TRY IT:
Each record that follows goes into your reply unchanged; the pictures do not.

DATASET EXCERPTS:
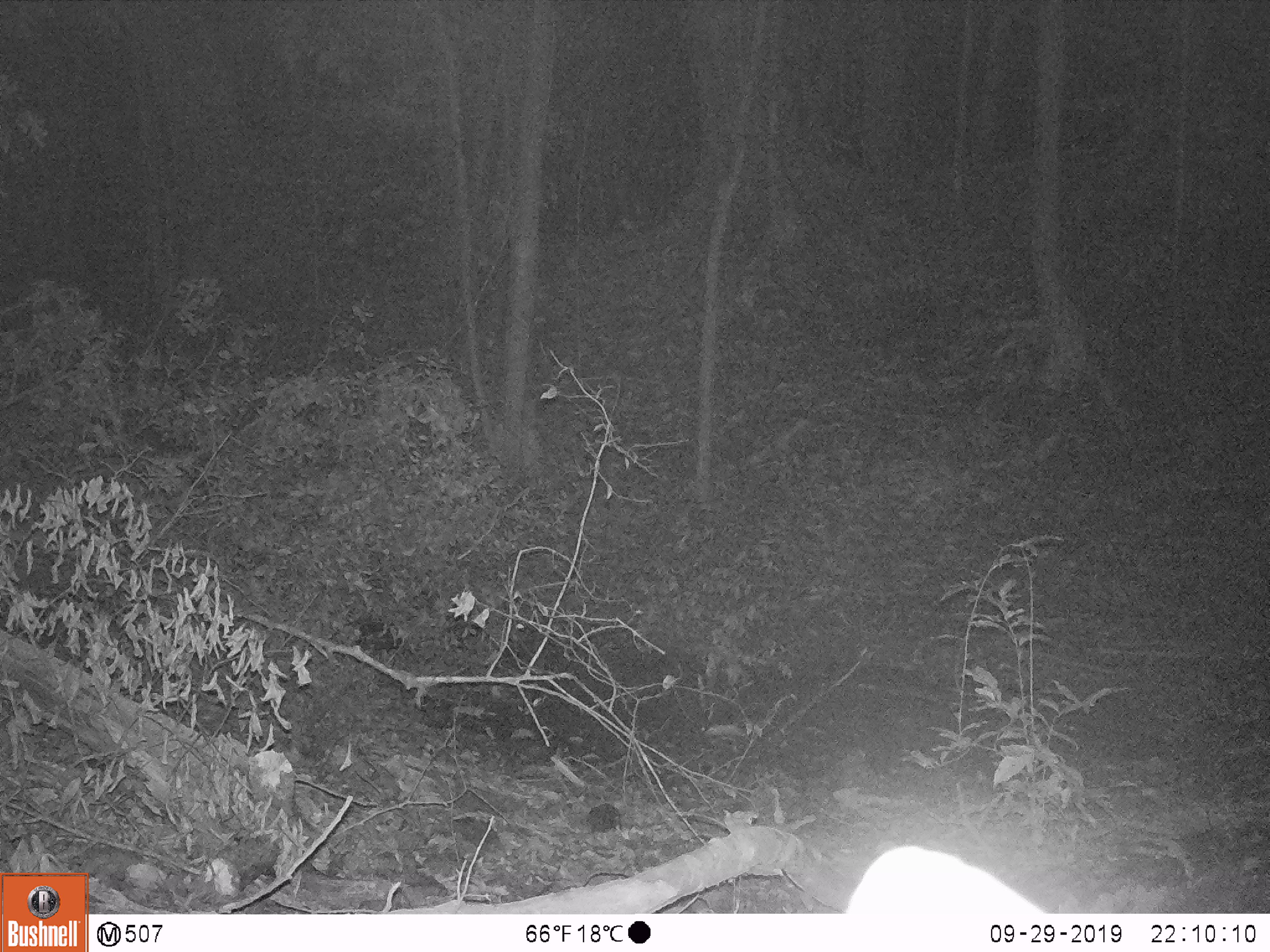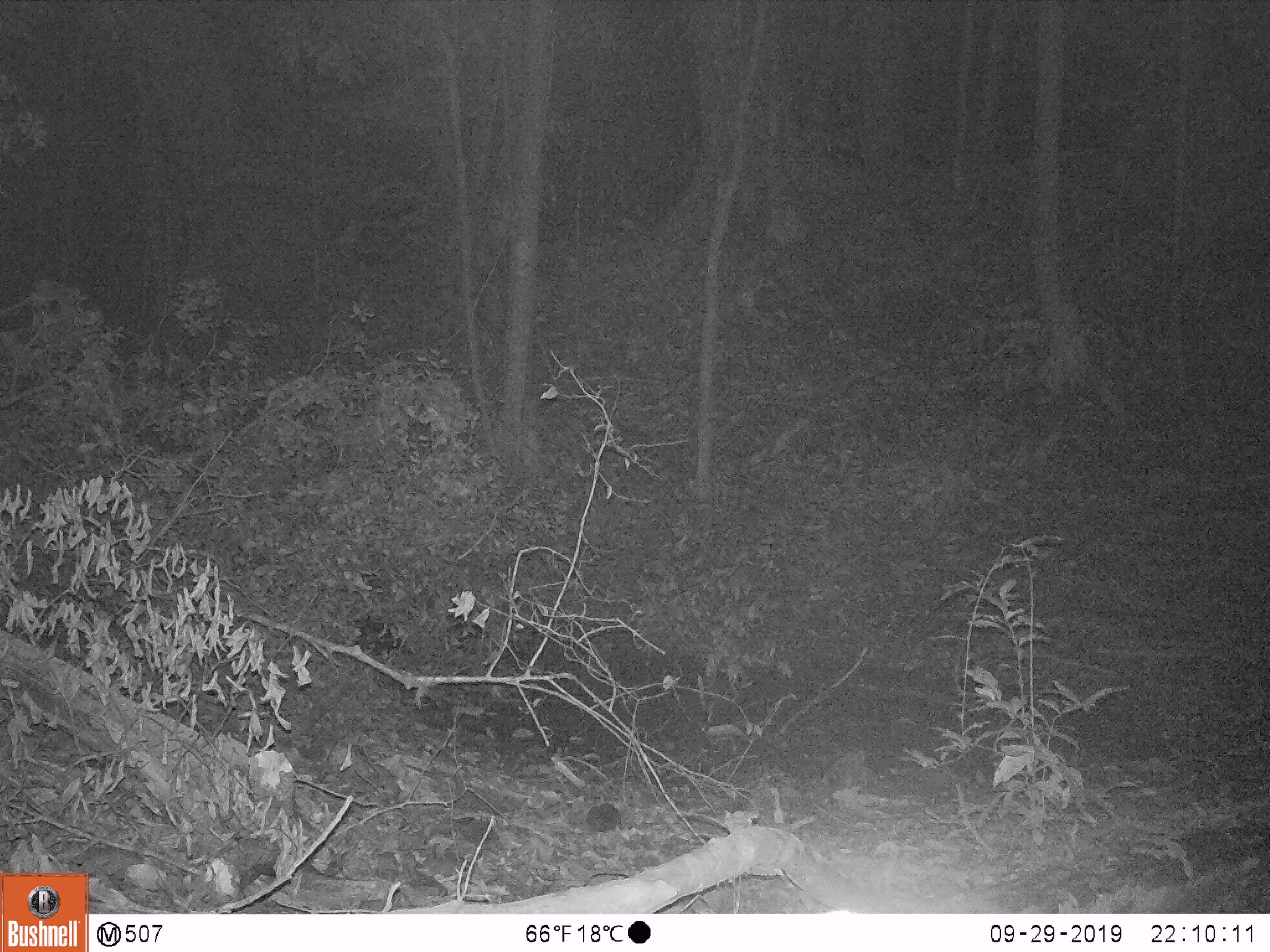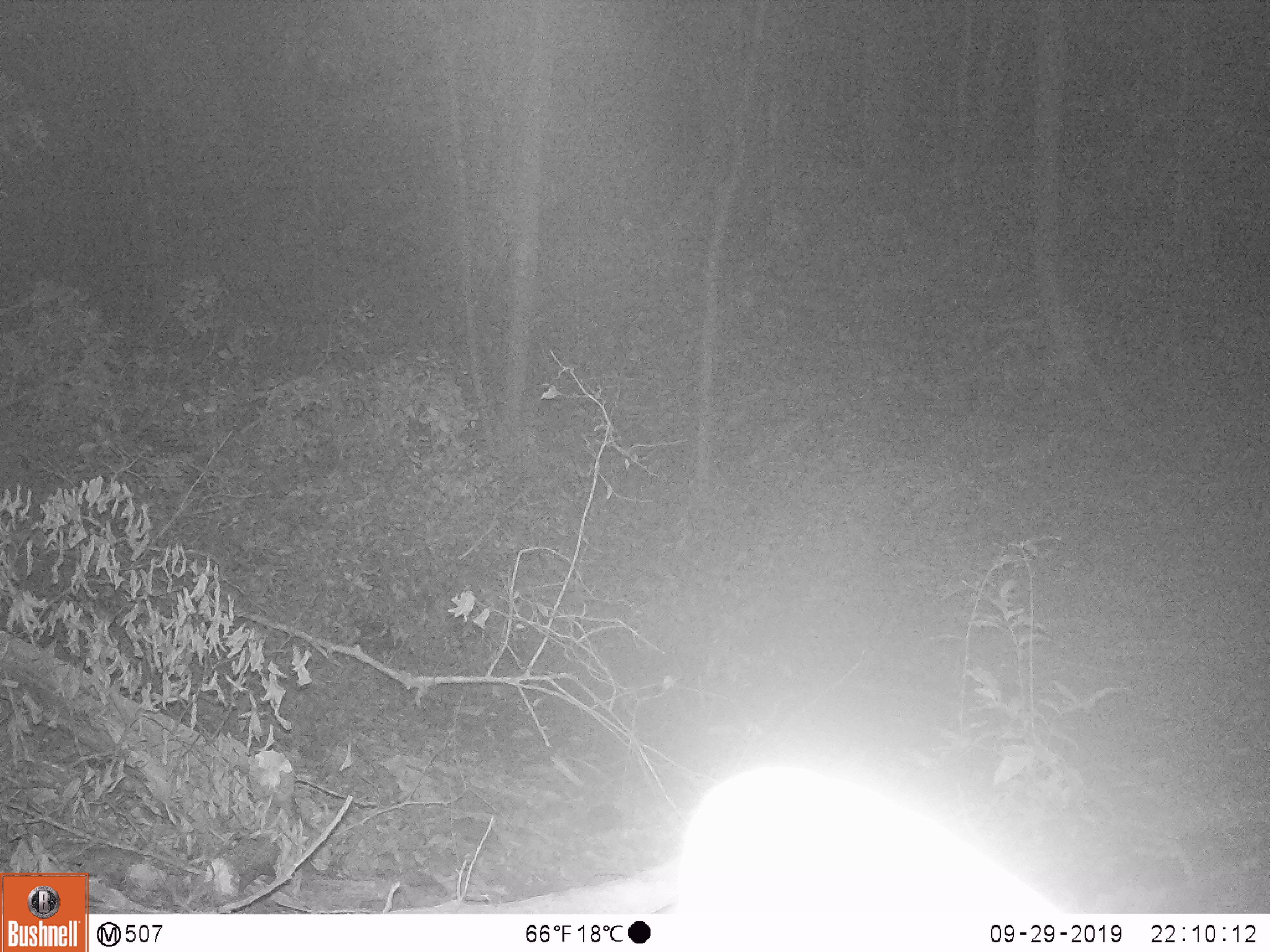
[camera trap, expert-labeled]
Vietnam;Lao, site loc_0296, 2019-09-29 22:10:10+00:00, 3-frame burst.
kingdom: Animalia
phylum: Chordata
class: Mammalia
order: Artiodactyla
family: Cervidae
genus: Muntiacus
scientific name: Muntiacus vuquangensis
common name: large-antlered muntjac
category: large antlered muntjac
Large antlered muntjac (large-antlered muntjac) (Muntiacus vuquangensis). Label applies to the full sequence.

RESULT OF THE TASK:
[camera trap, expert-labeled]
Vietnam;Lao, site loc_0296, 2019-09-29 22:10:10+00:00, 3-frame burst.
kingdom: Animalia
phylum: Chordata
class: Mammalia
order: Artiodactyla
family: Cervidae
genus: Muntiacus
scientific name: Muntiacus vuquangensis
common name: large-antlered muntjac
category: large antlered muntjac
Large antlered muntjac (large-antlered muntjac) (Muntiacus vuquangensis). Label applies to the full sequence.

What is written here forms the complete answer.